• Provided information:
◆ ◆ ◆

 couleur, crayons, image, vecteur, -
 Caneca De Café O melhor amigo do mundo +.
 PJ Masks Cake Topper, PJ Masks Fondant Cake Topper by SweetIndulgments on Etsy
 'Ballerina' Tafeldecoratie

◆ ◆ ◆

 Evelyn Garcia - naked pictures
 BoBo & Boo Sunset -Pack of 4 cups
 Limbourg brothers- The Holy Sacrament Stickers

◆ ◆ ◆

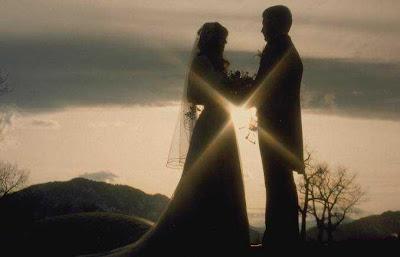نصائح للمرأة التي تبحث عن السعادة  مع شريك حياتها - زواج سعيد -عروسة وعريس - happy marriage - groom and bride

◆ ◆ ◆

• Problem statement:
Would you retype the lines above from the one with "BoBo & Boo Sunset -Pack of 4 cups" down to the one with "Limbourg brothers- The", word for word, both ends included and no other lines?

• Response to the exercise:
 BoBo & Boo Sunset -Pack of 4 cups
 Limbourg brothers- The Holy Sacrament Stickers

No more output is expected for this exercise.